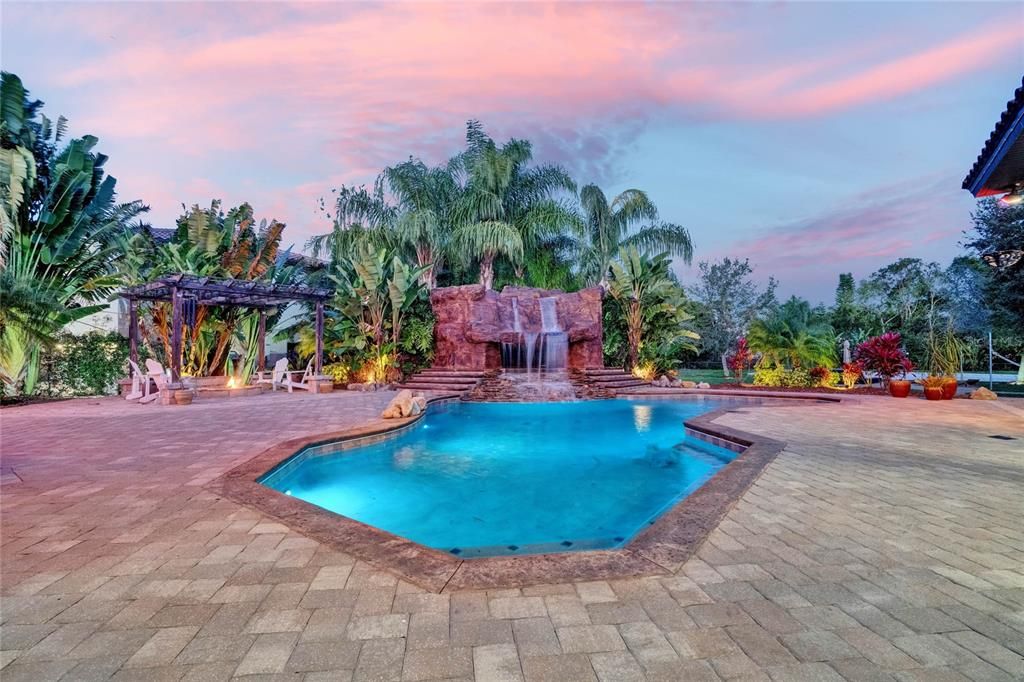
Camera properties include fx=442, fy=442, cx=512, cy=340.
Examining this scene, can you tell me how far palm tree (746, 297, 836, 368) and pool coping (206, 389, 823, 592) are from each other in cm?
1063

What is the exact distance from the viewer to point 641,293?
16.3 meters

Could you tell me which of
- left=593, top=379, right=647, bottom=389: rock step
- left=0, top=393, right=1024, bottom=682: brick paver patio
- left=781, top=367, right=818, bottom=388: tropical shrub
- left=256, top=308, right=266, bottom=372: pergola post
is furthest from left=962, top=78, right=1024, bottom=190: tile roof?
left=256, top=308, right=266, bottom=372: pergola post

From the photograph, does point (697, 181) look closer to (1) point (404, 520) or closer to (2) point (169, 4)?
(2) point (169, 4)

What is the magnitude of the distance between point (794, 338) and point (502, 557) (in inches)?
549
______
Please rewrite all of the rows above with "palm tree" replaced by "coconut palm" and everything else unchanged. Omit the pictures from your answer.

Camera properties include fx=442, fy=442, cx=512, cy=340.
Examining this scene, can you tell me how far coconut palm (746, 297, 836, 368) and pool coping (206, 389, 823, 592) are from each other in cm?
1063

What is the exact distance from the viewer to point 641,293?
16.3 meters

Could you tell me which of
- left=593, top=379, right=647, bottom=389: rock step
- left=0, top=393, right=1024, bottom=682: brick paver patio
- left=781, top=367, right=818, bottom=388: tropical shrub
- left=256, top=308, right=266, bottom=372: pergola post
is furthest from left=962, top=78, right=1024, bottom=190: tile roof?
left=256, top=308, right=266, bottom=372: pergola post

From the photograph, does point (697, 181) look closer to (1) point (404, 520) or closer to (2) point (169, 4)?
(2) point (169, 4)

What is the magnitude of the distance between point (794, 338) and point (502, 557) (in inches)?
549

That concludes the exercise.